Dad war zäh, aber mit der Vorausschau hatte er es nicht so. Mit achtzehn hatte er die Ozarks verlassen und wollte für richtig viel Geld auf den Ölfeldern in Louisiana arbeiten, doch am Ende landete er in Texas und boxte für ein paar Kröten gegen Mexikaner. Er schlug sie nieder, sie schlugen ihn nieder, alle bluteten, keiner wurde reich.

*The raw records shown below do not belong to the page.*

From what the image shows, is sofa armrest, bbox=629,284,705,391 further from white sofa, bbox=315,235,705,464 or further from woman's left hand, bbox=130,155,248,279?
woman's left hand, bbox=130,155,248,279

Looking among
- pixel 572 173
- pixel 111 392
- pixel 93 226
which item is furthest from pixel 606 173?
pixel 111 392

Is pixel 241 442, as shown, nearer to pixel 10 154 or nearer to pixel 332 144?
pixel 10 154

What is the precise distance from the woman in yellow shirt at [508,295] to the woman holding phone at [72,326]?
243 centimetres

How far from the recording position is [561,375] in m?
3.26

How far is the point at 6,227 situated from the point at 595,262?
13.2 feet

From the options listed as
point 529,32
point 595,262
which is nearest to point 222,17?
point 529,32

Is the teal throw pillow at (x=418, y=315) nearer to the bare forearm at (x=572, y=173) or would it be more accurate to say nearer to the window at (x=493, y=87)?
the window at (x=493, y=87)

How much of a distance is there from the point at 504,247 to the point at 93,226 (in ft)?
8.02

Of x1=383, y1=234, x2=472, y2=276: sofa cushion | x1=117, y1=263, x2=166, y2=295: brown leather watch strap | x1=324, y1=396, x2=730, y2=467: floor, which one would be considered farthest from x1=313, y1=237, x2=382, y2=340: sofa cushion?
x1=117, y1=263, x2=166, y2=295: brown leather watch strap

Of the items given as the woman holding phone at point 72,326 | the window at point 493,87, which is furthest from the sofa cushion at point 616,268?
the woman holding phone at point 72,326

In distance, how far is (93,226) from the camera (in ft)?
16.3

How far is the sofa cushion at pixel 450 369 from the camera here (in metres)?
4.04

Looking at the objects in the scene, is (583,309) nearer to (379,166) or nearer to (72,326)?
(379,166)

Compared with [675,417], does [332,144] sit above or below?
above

Drei Jahre später kehrte er ins Tal zurück mit nichts als frischen Narben rings um die Augen und ein paar Geschichten, über die die Männer eine Weile grinsten.

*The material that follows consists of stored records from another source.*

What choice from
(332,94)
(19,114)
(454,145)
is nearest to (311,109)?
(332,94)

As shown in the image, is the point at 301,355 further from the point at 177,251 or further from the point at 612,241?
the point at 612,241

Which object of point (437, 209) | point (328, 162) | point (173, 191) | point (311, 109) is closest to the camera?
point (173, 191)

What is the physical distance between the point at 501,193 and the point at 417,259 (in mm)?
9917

Dad konnte sonst wo sein, mit sonst wem.
Ree war schon zwölf, als sich Moms Verstand losriss und im hohen Gras verstreute. Etwa um die Zeit erfuhr sie auch von Dads Freundin. Sie hieß Dunahew und arbeitete in einem Kindergarten in Reid’s Gap, jenseits der Grenze zu Arkansas. Ihr Vorname war April, und besonders sah sie nicht aus, aber sie hatte so eine nette, feiste Art und ein regelmäßiges Einkommen. Ree war einmal nach Reid’s Gap gebracht und dort fast eine Woche zurückgelassen worden, um April zu helfen, die es am Magen hatte. Das war zwei Jahre her. Ree hatte ihren Dad seitdem nie wieder Aprils Namen sagen hören und sie auch nicht mehr an seiner Kleidung gerochen. April hatte ein hübsches gelbes Haus gleich neben der Hauptstraße dort unten, und Dad konnte sonst wo sein.

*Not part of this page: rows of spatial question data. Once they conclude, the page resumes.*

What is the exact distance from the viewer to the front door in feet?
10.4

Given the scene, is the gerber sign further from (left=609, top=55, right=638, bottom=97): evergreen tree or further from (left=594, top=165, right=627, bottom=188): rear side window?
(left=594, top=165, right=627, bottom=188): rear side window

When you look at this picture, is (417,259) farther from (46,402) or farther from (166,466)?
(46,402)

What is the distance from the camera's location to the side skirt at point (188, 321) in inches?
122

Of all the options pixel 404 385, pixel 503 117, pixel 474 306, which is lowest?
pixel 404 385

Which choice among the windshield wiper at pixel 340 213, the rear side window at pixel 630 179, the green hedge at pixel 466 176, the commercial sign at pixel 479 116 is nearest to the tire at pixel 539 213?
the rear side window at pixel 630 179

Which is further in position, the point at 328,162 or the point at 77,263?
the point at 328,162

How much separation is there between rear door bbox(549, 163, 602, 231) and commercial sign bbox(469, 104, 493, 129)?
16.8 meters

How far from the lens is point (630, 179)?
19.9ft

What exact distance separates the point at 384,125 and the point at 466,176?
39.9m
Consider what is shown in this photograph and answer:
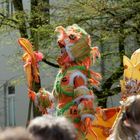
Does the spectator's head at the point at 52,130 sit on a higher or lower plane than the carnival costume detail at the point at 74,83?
lower

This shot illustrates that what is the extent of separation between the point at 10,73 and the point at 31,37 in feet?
30.9

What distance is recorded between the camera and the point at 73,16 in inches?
386

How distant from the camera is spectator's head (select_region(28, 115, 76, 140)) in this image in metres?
2.68

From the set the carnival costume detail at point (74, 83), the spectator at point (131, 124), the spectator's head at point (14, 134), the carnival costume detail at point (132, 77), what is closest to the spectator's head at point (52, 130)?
the spectator's head at point (14, 134)

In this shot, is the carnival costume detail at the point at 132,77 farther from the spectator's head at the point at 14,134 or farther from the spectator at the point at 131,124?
the spectator's head at the point at 14,134

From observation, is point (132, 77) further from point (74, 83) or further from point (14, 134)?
point (14, 134)

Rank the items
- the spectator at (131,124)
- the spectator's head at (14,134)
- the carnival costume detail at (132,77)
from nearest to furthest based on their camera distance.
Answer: the spectator's head at (14,134) → the spectator at (131,124) → the carnival costume detail at (132,77)

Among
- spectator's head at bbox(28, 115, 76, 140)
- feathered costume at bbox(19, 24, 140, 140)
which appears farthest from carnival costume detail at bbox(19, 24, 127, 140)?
spectator's head at bbox(28, 115, 76, 140)

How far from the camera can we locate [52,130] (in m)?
2.70

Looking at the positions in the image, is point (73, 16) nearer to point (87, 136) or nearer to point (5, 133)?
point (87, 136)

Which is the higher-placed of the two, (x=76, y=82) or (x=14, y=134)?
(x=76, y=82)

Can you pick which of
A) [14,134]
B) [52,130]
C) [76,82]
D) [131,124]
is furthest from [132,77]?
[14,134]

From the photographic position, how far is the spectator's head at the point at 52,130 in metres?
2.68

AUF HALBER STRECKE zwischen Onkel Teardrops Haus und ihrem bog Ree nach Westen ab, erklomm einen schneebedeckten Grat und überquerte ein weißes Feld. Die Langans hatten einen einfachen hellbraunen Trailer, der auf einer betonierten Fläche hinter ihrer Schrottscheune stand. Die Scheune war aus Holz, vom generationenlangen Wetter ausgemergelt, grau und windschief. Vorne neigte sie sich in die eine Richtung, hinten in die andere. Irgendwelcher Schrott, der wohl nie wieder von Nutzen sein würde, landete zunächst in der Scheune und wurde dann vergessen. Der Wohnwagen hatte eine Terrasse, von der aus die Männer an die Scheune pinkelten. An der Stelle zeichnete sich ein kleiner, ausgefranster Schatten ab.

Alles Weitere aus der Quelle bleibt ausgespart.